Less employed people means less income taxes collected, that’s one of the main revenue sources for the state’s education budget.

“We don’t know where the bottom is or where the side of the wall is yet,” Albritton said.

Many state revenues are collected in arrears — March payments equal taxes due from February — Kirk Fulford, deputy director of the Legislative Services Agency, said.

“I expect April to reflect the first indications of revenue impacts; however, that too will be skewed because the fallout began about half way through the month of March,” Fulford said. “May receipts could very well be the first full month of revenue impacts.”

The state is now halfway through the 2020 fiscal year. Year-to-date revenue growth to the Education Trust Fund is 7.5% over fiscal 2019. Year-to-date growth in General Fund is 10.5% over fiscal 2019. Monthly revenues for March to the Education Trust Fund were up 4.9% compared to March 2019, mostly from income taxes. Monthly growth in March for the General Fund was about 3%, Fulford said.

Two months ago, revenue projections for fiscal 2021, which begins in October, were welcome news to lawmakers as they began the legislative session and crafting 2021 budgets. Now, their session is on hold and potential budget increases may have vanished.

Senate President Pro Tem Del Marsh, R-Anniston, said government agencies should expect the same funding levels as the current year. 

“I think you’ll see them passed pretty much like they were last year,” he said Thursday.

Lawmakers are expected to return to Montgomery in late April for a rapid-fire end to their session. Marsh and others have said they will likely approve “bare bones” budgets. While some have said legislators could return in the summer or early fall for a special session once the revenue picture is clearer — and possibly there’s more money to distribute — Marsh said he doesn’t think that’s required.

## Task
Can you rewrite the stretch of the state budget article that opens with the words "Two months ago, revenue" and closes with "he said Thursday.", putting "paused" in place of "on hold"?

## Data segment

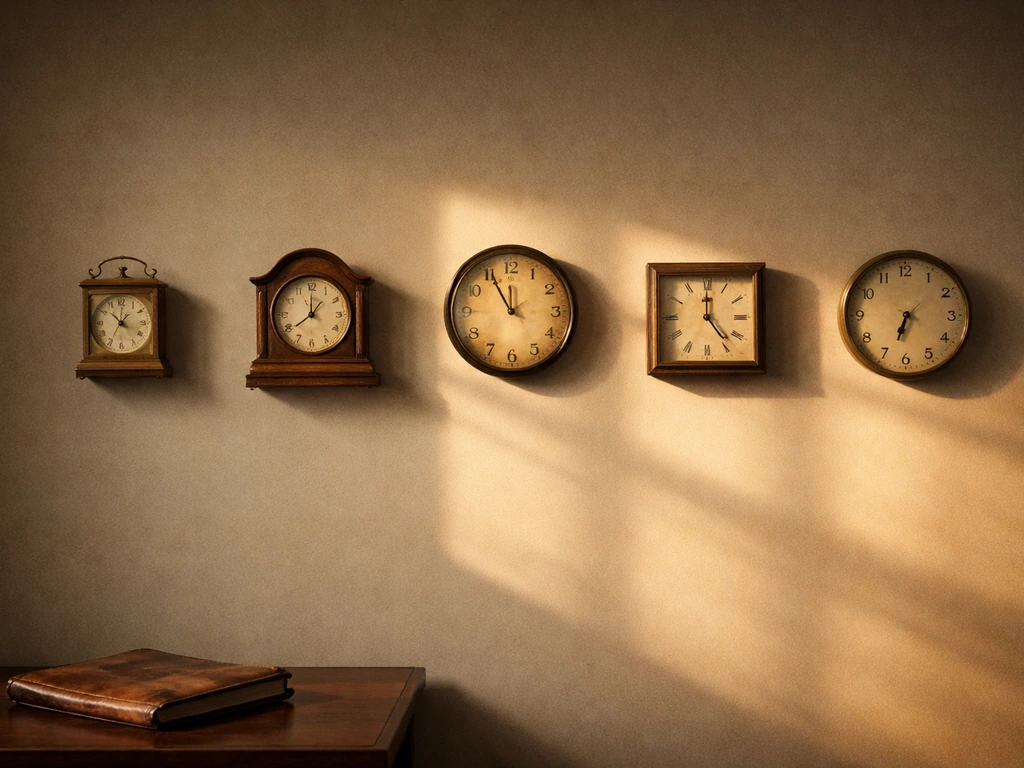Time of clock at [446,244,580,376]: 11:55
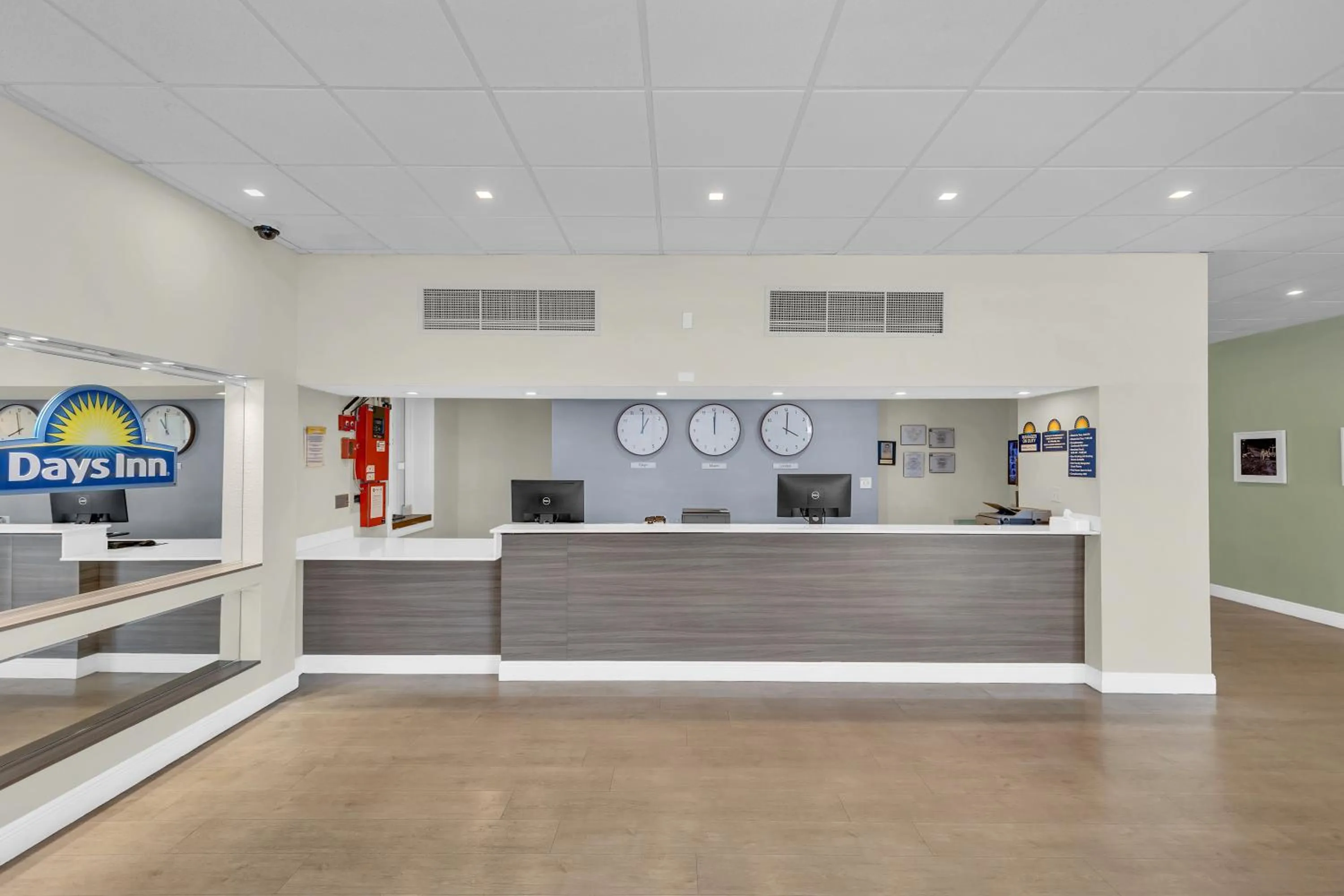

## Result of this task
Two months ago, revenue projections for fiscal 2021, which begins in October, were welcome news to lawmakers as they began the legislative session and crafting 2021 budgets. Now, their session is paused and potential budget increases may have vanished.

Senate President Pro Tem Del Marsh, R-Anniston, said government agencies should expect the same funding levels as the current year. 

“I think you’ll see them passed pretty much like they were last year,” he said Thursday.